Which is why Esteban found himself enjoying the CoalitionWILD’s EXCELerator program. “I’ve seen a lot of this kind of process to encourage and build the capacity of young people,” he shared. “But I haven’t seen a project like CoalitionWILD. I think it’s the best I’ve seen at this young age.” He mentioned that he was able to learn a lot of things during the EXCELerator—such as the steps needed to succeed in project organization and management, writing, communication, and other practical things. But above all, the Esteban is fond of the EXCELerator for the people it has introduced him to.
“I think one of the things that I most appreciate about this Excelerator program is the family you work with. The people that you know. I think you just realize that there are a lot of people in the world that are amazing and they are doing amazing projects and generating positive impacts. “
In a similar vein, his own project, minimizing waste pollution in the Mashpi community, embodies a spirit of community among its learners. Esteban aims to create a social link with the Mashpi community. He has been working with the community since April 2021 and finds the Mashpi people to be wonderful and open to learning experiences that would help improve their community.
“I intend to create a safe space for people to learn by playing,” Esteban promised. “[I will] find a simple message at the end of each session, one that will be reflected upon in open dialogues so that everyone can build upon what is shared.” For him, it is incredibly important for people, adults and youth alike, to feel involved and engaged in capacity-building sessions. Capacity-building workshops, after all, are spaces where people often allow themselves to be open in pursuit of learning.
Esteban started his pilot scheme in December of 2021, with the objective of gathering littering information of the community. He teamed up with the community guides to develop workshops. Unfortunately, there was not enough time to get actual results from the syllabus. But Esteban remains unfazed; he is committed to recalibrating the project to implement the guide alongside Unidos por la Educación Foundation.
In the long run, Esteban hopes to see the syllabus his team will develop for the project be adopted by schools. After all, to quote him, “It starts with education.

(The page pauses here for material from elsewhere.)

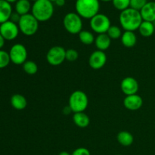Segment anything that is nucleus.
Instances as JSON below:
<instances>
[{"label": "nucleus", "mask_w": 155, "mask_h": 155, "mask_svg": "<svg viewBox=\"0 0 155 155\" xmlns=\"http://www.w3.org/2000/svg\"><path fill=\"white\" fill-rule=\"evenodd\" d=\"M54 3H55L56 5L59 6V7H62L65 5L66 3V0H55L54 1Z\"/></svg>", "instance_id": "2f4dec72"}, {"label": "nucleus", "mask_w": 155, "mask_h": 155, "mask_svg": "<svg viewBox=\"0 0 155 155\" xmlns=\"http://www.w3.org/2000/svg\"><path fill=\"white\" fill-rule=\"evenodd\" d=\"M46 60L52 66H58L66 60V50L64 47L55 45L50 48L46 54Z\"/></svg>", "instance_id": "6e6552de"}, {"label": "nucleus", "mask_w": 155, "mask_h": 155, "mask_svg": "<svg viewBox=\"0 0 155 155\" xmlns=\"http://www.w3.org/2000/svg\"><path fill=\"white\" fill-rule=\"evenodd\" d=\"M120 39L121 42L126 48H133L137 42V37L133 31H124Z\"/></svg>", "instance_id": "a211bd4d"}, {"label": "nucleus", "mask_w": 155, "mask_h": 155, "mask_svg": "<svg viewBox=\"0 0 155 155\" xmlns=\"http://www.w3.org/2000/svg\"><path fill=\"white\" fill-rule=\"evenodd\" d=\"M11 62L9 53L0 49V69L6 68Z\"/></svg>", "instance_id": "bb28decb"}, {"label": "nucleus", "mask_w": 155, "mask_h": 155, "mask_svg": "<svg viewBox=\"0 0 155 155\" xmlns=\"http://www.w3.org/2000/svg\"><path fill=\"white\" fill-rule=\"evenodd\" d=\"M139 31L143 37H150L154 34L155 27L154 23L143 21L139 27Z\"/></svg>", "instance_id": "aec40b11"}, {"label": "nucleus", "mask_w": 155, "mask_h": 155, "mask_svg": "<svg viewBox=\"0 0 155 155\" xmlns=\"http://www.w3.org/2000/svg\"><path fill=\"white\" fill-rule=\"evenodd\" d=\"M31 12L39 22H45L53 16L54 5L49 0H37L33 2Z\"/></svg>", "instance_id": "f03ea898"}, {"label": "nucleus", "mask_w": 155, "mask_h": 155, "mask_svg": "<svg viewBox=\"0 0 155 155\" xmlns=\"http://www.w3.org/2000/svg\"><path fill=\"white\" fill-rule=\"evenodd\" d=\"M107 34L111 39H117L122 36V31L121 29L117 26L111 25L107 32Z\"/></svg>", "instance_id": "393cba45"}, {"label": "nucleus", "mask_w": 155, "mask_h": 155, "mask_svg": "<svg viewBox=\"0 0 155 155\" xmlns=\"http://www.w3.org/2000/svg\"><path fill=\"white\" fill-rule=\"evenodd\" d=\"M107 62V55L104 51L96 50L90 54L89 58V64L92 69L99 70L105 65Z\"/></svg>", "instance_id": "9b49d317"}, {"label": "nucleus", "mask_w": 155, "mask_h": 155, "mask_svg": "<svg viewBox=\"0 0 155 155\" xmlns=\"http://www.w3.org/2000/svg\"><path fill=\"white\" fill-rule=\"evenodd\" d=\"M72 112V110H71V109L70 108L69 106H67V107H64L63 109V113L65 115H68L70 114Z\"/></svg>", "instance_id": "473e14b6"}, {"label": "nucleus", "mask_w": 155, "mask_h": 155, "mask_svg": "<svg viewBox=\"0 0 155 155\" xmlns=\"http://www.w3.org/2000/svg\"><path fill=\"white\" fill-rule=\"evenodd\" d=\"M31 9L32 5L30 0H18L15 3V12L21 16L29 14Z\"/></svg>", "instance_id": "412c9836"}, {"label": "nucleus", "mask_w": 155, "mask_h": 155, "mask_svg": "<svg viewBox=\"0 0 155 155\" xmlns=\"http://www.w3.org/2000/svg\"><path fill=\"white\" fill-rule=\"evenodd\" d=\"M11 104L15 110H22L27 107V101L24 95L21 94H15L11 98Z\"/></svg>", "instance_id": "f3484780"}, {"label": "nucleus", "mask_w": 155, "mask_h": 155, "mask_svg": "<svg viewBox=\"0 0 155 155\" xmlns=\"http://www.w3.org/2000/svg\"><path fill=\"white\" fill-rule=\"evenodd\" d=\"M71 155H91L90 151L86 148H78L73 151Z\"/></svg>", "instance_id": "c756f323"}, {"label": "nucleus", "mask_w": 155, "mask_h": 155, "mask_svg": "<svg viewBox=\"0 0 155 155\" xmlns=\"http://www.w3.org/2000/svg\"><path fill=\"white\" fill-rule=\"evenodd\" d=\"M117 155H121V154H117Z\"/></svg>", "instance_id": "ea45409f"}, {"label": "nucleus", "mask_w": 155, "mask_h": 155, "mask_svg": "<svg viewBox=\"0 0 155 155\" xmlns=\"http://www.w3.org/2000/svg\"><path fill=\"white\" fill-rule=\"evenodd\" d=\"M12 14V8L10 3L5 0H0V24L9 21Z\"/></svg>", "instance_id": "2eb2a0df"}, {"label": "nucleus", "mask_w": 155, "mask_h": 155, "mask_svg": "<svg viewBox=\"0 0 155 155\" xmlns=\"http://www.w3.org/2000/svg\"><path fill=\"white\" fill-rule=\"evenodd\" d=\"M100 8L99 0H77L76 12L84 19H89L98 14Z\"/></svg>", "instance_id": "7ed1b4c3"}, {"label": "nucleus", "mask_w": 155, "mask_h": 155, "mask_svg": "<svg viewBox=\"0 0 155 155\" xmlns=\"http://www.w3.org/2000/svg\"><path fill=\"white\" fill-rule=\"evenodd\" d=\"M143 21L154 22L155 21V2H148L140 11Z\"/></svg>", "instance_id": "4468645a"}, {"label": "nucleus", "mask_w": 155, "mask_h": 155, "mask_svg": "<svg viewBox=\"0 0 155 155\" xmlns=\"http://www.w3.org/2000/svg\"><path fill=\"white\" fill-rule=\"evenodd\" d=\"M21 15L17 13L16 12H12V15H11V18H10V21H12V22L15 23V24H18L19 22L20 19H21Z\"/></svg>", "instance_id": "7c9ffc66"}, {"label": "nucleus", "mask_w": 155, "mask_h": 155, "mask_svg": "<svg viewBox=\"0 0 155 155\" xmlns=\"http://www.w3.org/2000/svg\"><path fill=\"white\" fill-rule=\"evenodd\" d=\"M100 1L104 2H112L113 0H100Z\"/></svg>", "instance_id": "e433bc0d"}, {"label": "nucleus", "mask_w": 155, "mask_h": 155, "mask_svg": "<svg viewBox=\"0 0 155 155\" xmlns=\"http://www.w3.org/2000/svg\"><path fill=\"white\" fill-rule=\"evenodd\" d=\"M49 1H51V2H54V1H55V0H49Z\"/></svg>", "instance_id": "4c0bfd02"}, {"label": "nucleus", "mask_w": 155, "mask_h": 155, "mask_svg": "<svg viewBox=\"0 0 155 155\" xmlns=\"http://www.w3.org/2000/svg\"><path fill=\"white\" fill-rule=\"evenodd\" d=\"M117 139L118 142L121 145L125 147L130 146L133 143V141H134V138H133V135L130 132L127 131L120 132L117 134Z\"/></svg>", "instance_id": "4be33fe9"}, {"label": "nucleus", "mask_w": 155, "mask_h": 155, "mask_svg": "<svg viewBox=\"0 0 155 155\" xmlns=\"http://www.w3.org/2000/svg\"><path fill=\"white\" fill-rule=\"evenodd\" d=\"M6 2H8V3H14V2H15L16 3L17 2V1H18V0H5Z\"/></svg>", "instance_id": "c9c22d12"}, {"label": "nucleus", "mask_w": 155, "mask_h": 155, "mask_svg": "<svg viewBox=\"0 0 155 155\" xmlns=\"http://www.w3.org/2000/svg\"><path fill=\"white\" fill-rule=\"evenodd\" d=\"M110 26L111 24L110 19L104 14L98 13L90 19L91 29L98 34L107 33Z\"/></svg>", "instance_id": "0eeeda50"}, {"label": "nucleus", "mask_w": 155, "mask_h": 155, "mask_svg": "<svg viewBox=\"0 0 155 155\" xmlns=\"http://www.w3.org/2000/svg\"><path fill=\"white\" fill-rule=\"evenodd\" d=\"M79 39L80 42L84 45H91V44L95 42V36L93 33H91L89 30H83L79 33Z\"/></svg>", "instance_id": "5701e85b"}, {"label": "nucleus", "mask_w": 155, "mask_h": 155, "mask_svg": "<svg viewBox=\"0 0 155 155\" xmlns=\"http://www.w3.org/2000/svg\"><path fill=\"white\" fill-rule=\"evenodd\" d=\"M30 1H33V2H36V1H37V0H30Z\"/></svg>", "instance_id": "58836bf2"}, {"label": "nucleus", "mask_w": 155, "mask_h": 155, "mask_svg": "<svg viewBox=\"0 0 155 155\" xmlns=\"http://www.w3.org/2000/svg\"><path fill=\"white\" fill-rule=\"evenodd\" d=\"M11 61L17 65H21L27 61V50L24 45L20 43L12 45L9 51Z\"/></svg>", "instance_id": "1a4fd4ad"}, {"label": "nucleus", "mask_w": 155, "mask_h": 155, "mask_svg": "<svg viewBox=\"0 0 155 155\" xmlns=\"http://www.w3.org/2000/svg\"><path fill=\"white\" fill-rule=\"evenodd\" d=\"M73 120L75 125L80 128H86L90 124L89 117L84 112L74 113L73 116Z\"/></svg>", "instance_id": "6ab92c4d"}, {"label": "nucleus", "mask_w": 155, "mask_h": 155, "mask_svg": "<svg viewBox=\"0 0 155 155\" xmlns=\"http://www.w3.org/2000/svg\"><path fill=\"white\" fill-rule=\"evenodd\" d=\"M112 3L115 8L123 12L130 8V0H113Z\"/></svg>", "instance_id": "a878e982"}, {"label": "nucleus", "mask_w": 155, "mask_h": 155, "mask_svg": "<svg viewBox=\"0 0 155 155\" xmlns=\"http://www.w3.org/2000/svg\"><path fill=\"white\" fill-rule=\"evenodd\" d=\"M148 2V0H130V8L140 12Z\"/></svg>", "instance_id": "cd10ccee"}, {"label": "nucleus", "mask_w": 155, "mask_h": 155, "mask_svg": "<svg viewBox=\"0 0 155 155\" xmlns=\"http://www.w3.org/2000/svg\"><path fill=\"white\" fill-rule=\"evenodd\" d=\"M63 25L71 34H79L83 30V20L77 12H69L64 17Z\"/></svg>", "instance_id": "423d86ee"}, {"label": "nucleus", "mask_w": 155, "mask_h": 155, "mask_svg": "<svg viewBox=\"0 0 155 155\" xmlns=\"http://www.w3.org/2000/svg\"><path fill=\"white\" fill-rule=\"evenodd\" d=\"M19 27L15 23L10 20L0 24V33L5 40H14L19 34Z\"/></svg>", "instance_id": "9d476101"}, {"label": "nucleus", "mask_w": 155, "mask_h": 155, "mask_svg": "<svg viewBox=\"0 0 155 155\" xmlns=\"http://www.w3.org/2000/svg\"><path fill=\"white\" fill-rule=\"evenodd\" d=\"M58 155H71V154H69L68 152H67V151H62V152H61Z\"/></svg>", "instance_id": "f704fd0d"}, {"label": "nucleus", "mask_w": 155, "mask_h": 155, "mask_svg": "<svg viewBox=\"0 0 155 155\" xmlns=\"http://www.w3.org/2000/svg\"><path fill=\"white\" fill-rule=\"evenodd\" d=\"M23 69L26 74L29 75H34L38 71V66L36 62L33 61H27L23 64Z\"/></svg>", "instance_id": "b1692460"}, {"label": "nucleus", "mask_w": 155, "mask_h": 155, "mask_svg": "<svg viewBox=\"0 0 155 155\" xmlns=\"http://www.w3.org/2000/svg\"><path fill=\"white\" fill-rule=\"evenodd\" d=\"M122 92L126 95H131L137 94L139 89V85L137 80L132 77H125L120 84Z\"/></svg>", "instance_id": "f8f14e48"}, {"label": "nucleus", "mask_w": 155, "mask_h": 155, "mask_svg": "<svg viewBox=\"0 0 155 155\" xmlns=\"http://www.w3.org/2000/svg\"><path fill=\"white\" fill-rule=\"evenodd\" d=\"M5 41V39L4 38H3V36H2L1 33H0V49H2V47L4 46Z\"/></svg>", "instance_id": "72a5a7b5"}, {"label": "nucleus", "mask_w": 155, "mask_h": 155, "mask_svg": "<svg viewBox=\"0 0 155 155\" xmlns=\"http://www.w3.org/2000/svg\"><path fill=\"white\" fill-rule=\"evenodd\" d=\"M95 45L98 50L104 51L110 47L111 43V39L107 33L98 34L95 39Z\"/></svg>", "instance_id": "dca6fc26"}, {"label": "nucleus", "mask_w": 155, "mask_h": 155, "mask_svg": "<svg viewBox=\"0 0 155 155\" xmlns=\"http://www.w3.org/2000/svg\"><path fill=\"white\" fill-rule=\"evenodd\" d=\"M120 24L125 31H136L143 21L140 12L129 8L120 12Z\"/></svg>", "instance_id": "f257e3e1"}, {"label": "nucleus", "mask_w": 155, "mask_h": 155, "mask_svg": "<svg viewBox=\"0 0 155 155\" xmlns=\"http://www.w3.org/2000/svg\"><path fill=\"white\" fill-rule=\"evenodd\" d=\"M79 58L78 51L74 48H69L66 50V60L70 62L75 61Z\"/></svg>", "instance_id": "c85d7f7f"}, {"label": "nucleus", "mask_w": 155, "mask_h": 155, "mask_svg": "<svg viewBox=\"0 0 155 155\" xmlns=\"http://www.w3.org/2000/svg\"><path fill=\"white\" fill-rule=\"evenodd\" d=\"M143 104V99L140 95H127L124 100V105L130 110H137L142 107Z\"/></svg>", "instance_id": "ddd939ff"}, {"label": "nucleus", "mask_w": 155, "mask_h": 155, "mask_svg": "<svg viewBox=\"0 0 155 155\" xmlns=\"http://www.w3.org/2000/svg\"><path fill=\"white\" fill-rule=\"evenodd\" d=\"M19 30L24 35L30 36L34 35L39 29V21L32 14H27L21 17L18 24Z\"/></svg>", "instance_id": "39448f33"}, {"label": "nucleus", "mask_w": 155, "mask_h": 155, "mask_svg": "<svg viewBox=\"0 0 155 155\" xmlns=\"http://www.w3.org/2000/svg\"><path fill=\"white\" fill-rule=\"evenodd\" d=\"M89 104L87 95L81 90H76L72 92L69 98L68 106L74 113L84 112Z\"/></svg>", "instance_id": "20e7f679"}]
</instances>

You go to school to learn theory.” He wants to work with more young people in the future, as they are at a ripe age to transform their beliefs and behavior about the environment. “I think the youth has a creative way of thinking and has good energy; it is the perfect age. We are also the most in percentile [in population], but also less in participation.”
As a young person himself, Esteban remains open to learning opportunities similar to what he provides to the Mashpi community. His personal goal for now is to continue believing in change. “Hope is strong in the youth,” he said. “We still believe that it is possible to do things that can change the world. It is about never abandoning this feeling that helps us do even the impossible.”